Excerpted text
== == ==

While a romp and parade in the streets might be the most obvious parts of Pride Week's celebrations, it's certainly not the only aspect of next week's ramped-up festivities (which begin June 16). The festival of pride and visibility for lesbian, gay, bisexual and transgender folks, in past years a one-day march with a gathering at the end, has been extended to 10 days (officially a week, with pre- and post-week events) of programming.
There will, of course, still be parties and performers, but the week brings a new focus on advocacy, says Gary Van Horn, president of the Delta Foundation, which is running Pride this year.
"Pride in the Street is the party, and that's to get people to come," he says of the block party happening Sat., June 21, on Liberty Avenue Downtown. "Advocacy is something new that hasn't happened in the past." While that's not entirely true – there have always been information booths and representation from different LGBT-interest groups – this year will see an increase in informational programming.
More than 60 groups will be presenting information at PrideFest, the post-PrideMarch festival. They'll include the Pittsburgh AIDS Task Force, the Persad Center, the ACLU, the county health department, Tobacco Free Allegheny County, the Gertrude Stein political club and East Liberty Presbyterian Church. The march begins at noon at Grant Street and the Boulevard of the Allies on Sun., June 22 and PrideFest starts after the march, at Liberty Avenue Downtown.
Earlier in the week, Pitt law professor Anthony Infanti will preside over a discussion of his book, Everyday Law for Gays and Lesbians (and Those Who Care About Them) at Borders, in East Liberty, at 6 p.m., Tue., June 17.
"There are differences in the way the law applies to gays and lesbians [as compared to] straight people," Infanti told City Paper in February. "Legislation in that area is very controversial, and I wanted to explain [it] in a way that's readable and interesting."
At the same time, Hoi Polloi, a coffee shop at 1100 Galveston Ave. on the North Side, will be the site of workshops for LGBT folks considering foster parenting or adopting.

== == ==

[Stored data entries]

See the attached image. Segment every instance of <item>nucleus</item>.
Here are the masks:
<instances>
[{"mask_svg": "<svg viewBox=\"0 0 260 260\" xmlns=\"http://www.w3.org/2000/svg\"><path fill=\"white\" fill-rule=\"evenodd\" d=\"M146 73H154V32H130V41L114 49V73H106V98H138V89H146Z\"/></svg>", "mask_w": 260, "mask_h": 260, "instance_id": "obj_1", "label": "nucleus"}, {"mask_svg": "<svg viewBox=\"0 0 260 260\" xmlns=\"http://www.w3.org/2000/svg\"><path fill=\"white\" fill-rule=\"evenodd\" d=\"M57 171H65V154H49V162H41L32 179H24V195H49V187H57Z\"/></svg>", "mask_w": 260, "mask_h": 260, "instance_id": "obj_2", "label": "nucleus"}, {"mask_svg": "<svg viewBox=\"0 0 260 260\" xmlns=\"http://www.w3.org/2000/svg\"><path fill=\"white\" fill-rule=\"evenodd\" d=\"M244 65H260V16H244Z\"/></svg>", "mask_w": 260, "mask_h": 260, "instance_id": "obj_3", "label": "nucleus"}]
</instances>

== == ==

Extend the Pride Week article above, picking up right after its last sentence.

Output for this task
"Having this affiliated with PrideFest sends a signal that this is possible," says workshop facilitator Sue Kerr, community outreach liaison with Family Services of Western Pennsylvania. "The fact that our agencies reach out sends a signal that people will be treated with dignity and respect and courtesy. It's really no different than a married hetero couple, there's nothing unique, they have the same requirements. Essentially we treat them like any other couple."
The local grand marshals will be Pittsburgh City Council President Doug Shields, who Van Horn calls "a champion for the LGBT community," for his efforts over the years to make Pittsburgh a welcoming place – most recently, by introducing legislation to create a domestic partnership registry city-wide – and Father Lynn Edwards, founder of the Shepherd Wellness Center, a community center for people with HIV/AIDS.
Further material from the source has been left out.